→ **GIVEN MATERIAL**
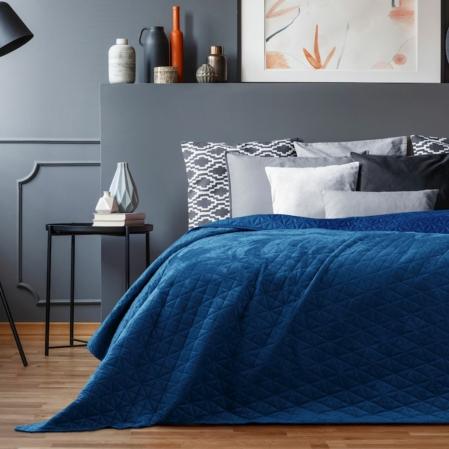királykék steppelt ágytakaró
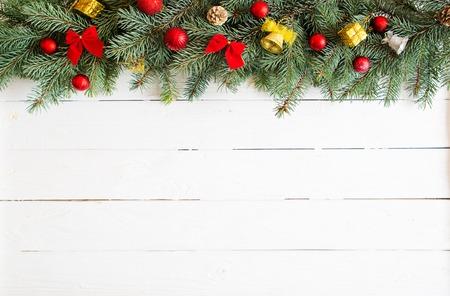 Christmas decoration on white old grunge wooden board. Standard-Bild - 114141382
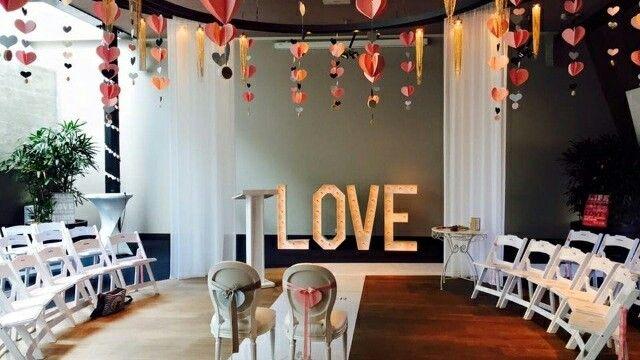 Love, altijd en overal.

→ **EXERCISE OBJECTIVE**
Quote the material above exactly, from the line holding "Christmas decoration on" through its last line, including both. Omit the pictures.

→ **SOLUTION BELOW**
 Christmas decoration on white old grunge wooden board. Standard-Bild - 114141382
 Love, altijd en overal.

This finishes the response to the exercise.